Dan demikian juga dengan BNPT, bagaimana pengaruh pandemi Covid-19
dalam pelaksanaan tugasnya?” tanya Arsul.
Menjawab pertanyaan tersebut, Susi mengungkapkan LPSK memang menemui
kesulitan ketika pandemi Covid-19. Seperti lokasi di Poso yang jauh
dari kota, LPSK setelah melakukan pemeriksaan dan pembatasan ketika
Covid-19.
“Kami juga terbatas menemui korban karena ada pembatasan ketika
Covid-19. Itu menjadi hambatan kami,” ucap Susi.
Kesaksian Korban
Dalam sidang tersebut, Pemohon menghadirkan sejumlah saksi yang
merupakan korban terorisme. Salah satu yang hadir adalah Thiolina F
Marpaung merupakan saksi korban ledakan bom Bali yang terjadi di Jalan
Legian, Kuta, Bali yang terjadi pada 12 Oktober 2002 (Bom Bali I).
Akibat kejadian ini, korban mengalami cidera mata yang mengharuskannya
menjalani berbagai perawatan intensif hingga akhirnya dapat pulih.
Usai kejadian ini, Saksi memilih jalan mengoordinasi para korban untuk
memperoleh bantuan-bantuan bagi para korban lainnya yang belum
mendapatkan bantuan sama sekali.
“Setelah banyaknya kejadian dengan teman-teman kami, LPSK memberikan
syarat untuk mendapatkan bantuan psikologis, kesehatan, dan
kompensasi. Semua korban yang terdampak langsung diberikan bantuan
kesehatan dan bagi keluarga korban diberikan bantuan pula,” ungkap
Thiolina.
Selanjutnya, kesaksian Jufri Yusuf yang merupakan korban ledakan bom
Pasar Tentena, Kabupaten Poso, Sulawesi Tengah yang terjadi pada 2005.
Hingga saat ini, cerita Jufri, Saksi belum mendapatkan kompensasi dari
negara. Kemudian Daniel Eduard Doeka merupakan saksi korban ledakan
bom yang terjadi di Pasar Tradisional Kampung Maesa, Kecamatan Palu
Selatan, Palu, Sulawesi Tengah pada 31 Desember 2005.
“Istri saya juga merupakan korban dan meninggal dunia. Sejak peristiwa
itu sangat memukul kami sebagai keluarga. Sebagai korban dan istri
sudah mendapatkan bantuan kompensasi dari negara melalui proses yang
panjang dan mendapatkan informasi dari BNPT, kami diidentifikasi dan
menyiapkan dokumen. Proses ini cukup panjang mulai dari proses awalan
pada Juli 2020 sampai kami mendapatkan hak berupa kompensasi pada
Februari 2021,” kisah Daniel.

▶ [BARIS YANG DIBERIKAN]
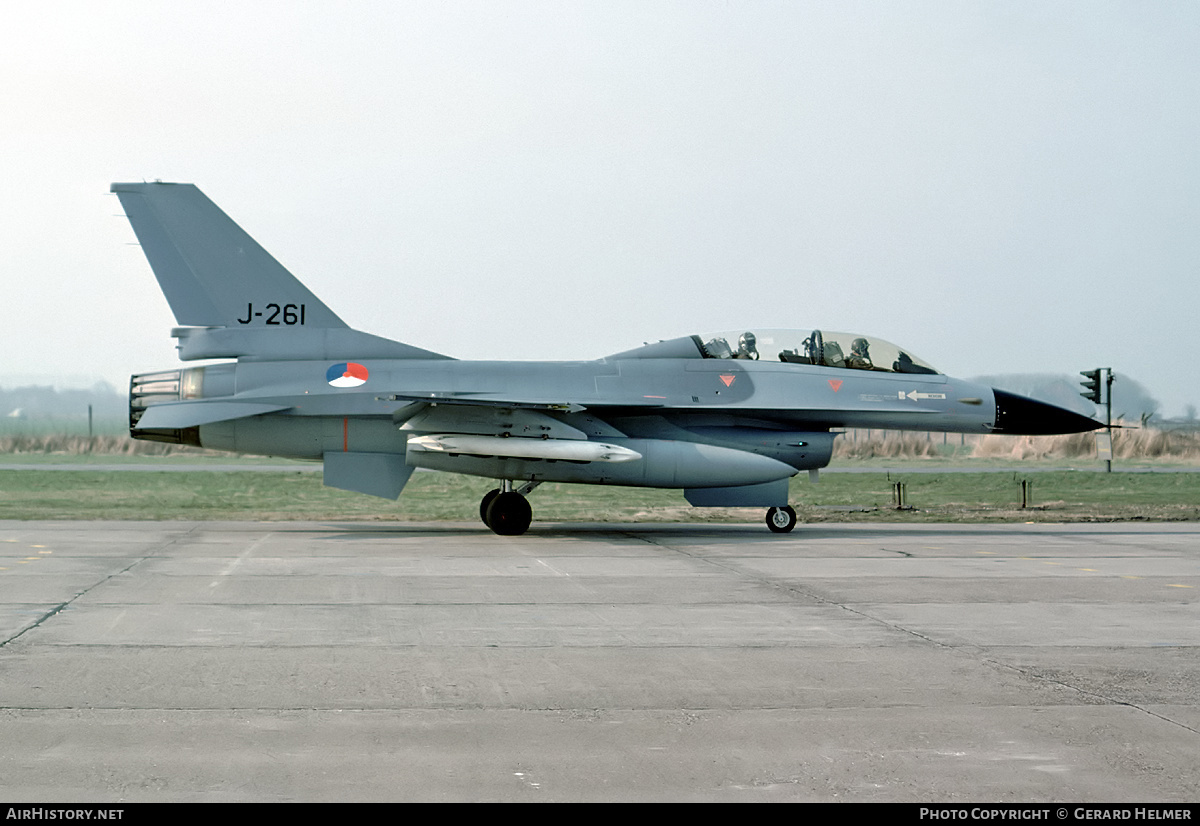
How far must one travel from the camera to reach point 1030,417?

==

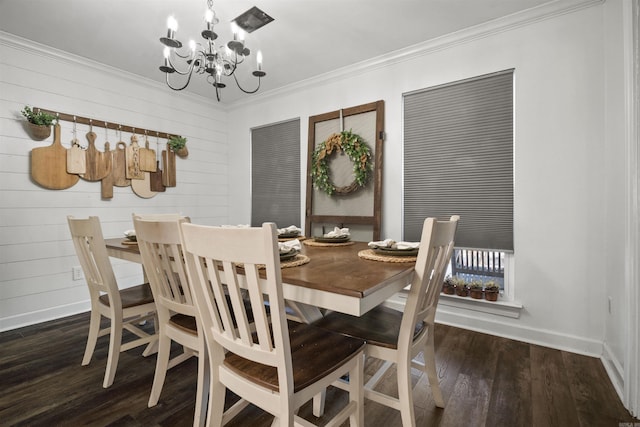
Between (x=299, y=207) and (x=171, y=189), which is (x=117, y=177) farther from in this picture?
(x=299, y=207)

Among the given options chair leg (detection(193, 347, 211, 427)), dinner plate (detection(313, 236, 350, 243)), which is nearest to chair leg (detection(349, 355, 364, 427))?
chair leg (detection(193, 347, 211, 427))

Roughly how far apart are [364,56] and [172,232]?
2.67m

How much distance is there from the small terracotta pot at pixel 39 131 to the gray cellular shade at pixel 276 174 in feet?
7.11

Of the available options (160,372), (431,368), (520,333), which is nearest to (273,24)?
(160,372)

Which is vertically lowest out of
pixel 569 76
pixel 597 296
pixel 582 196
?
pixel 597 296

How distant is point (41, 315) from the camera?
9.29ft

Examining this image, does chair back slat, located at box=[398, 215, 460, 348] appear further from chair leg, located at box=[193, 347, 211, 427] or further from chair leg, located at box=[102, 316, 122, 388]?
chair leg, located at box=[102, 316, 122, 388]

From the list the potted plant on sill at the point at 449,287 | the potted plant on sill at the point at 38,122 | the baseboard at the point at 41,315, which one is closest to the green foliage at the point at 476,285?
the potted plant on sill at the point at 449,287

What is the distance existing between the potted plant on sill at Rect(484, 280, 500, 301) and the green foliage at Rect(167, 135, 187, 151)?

▶ [KUMPULAN TUGAS]
a) Menurut potongan teks, pada tanggal berapa ledakan bom di Jalan Legian, Kuta, Bali (Bom Bali I) terjadi?
b) Salin dengan tepat bagian potongan teks mulai dari "Hingga saat ini, cerita" hingga "31 Desember 2005.", termasuk kata-kata penutup tersebut.
Gunakan potongan teks itu saja sebagai sumber.

▶ [KUMPULAN JAWABAN]
a) 12 Oktober 2002

b)
Hingga saat ini, cerita Jufri, Saksi belum mendapatkan kompensasi dari
negara. Kemudian Daniel Eduard Doeka merupakan saksi korban ledakan
bom yang terjadi di Pasar Tradisional Kampung Maesa, Kecamatan Palu
Selatan, Palu, Sulawesi Tengah pada 31 Desember 2005.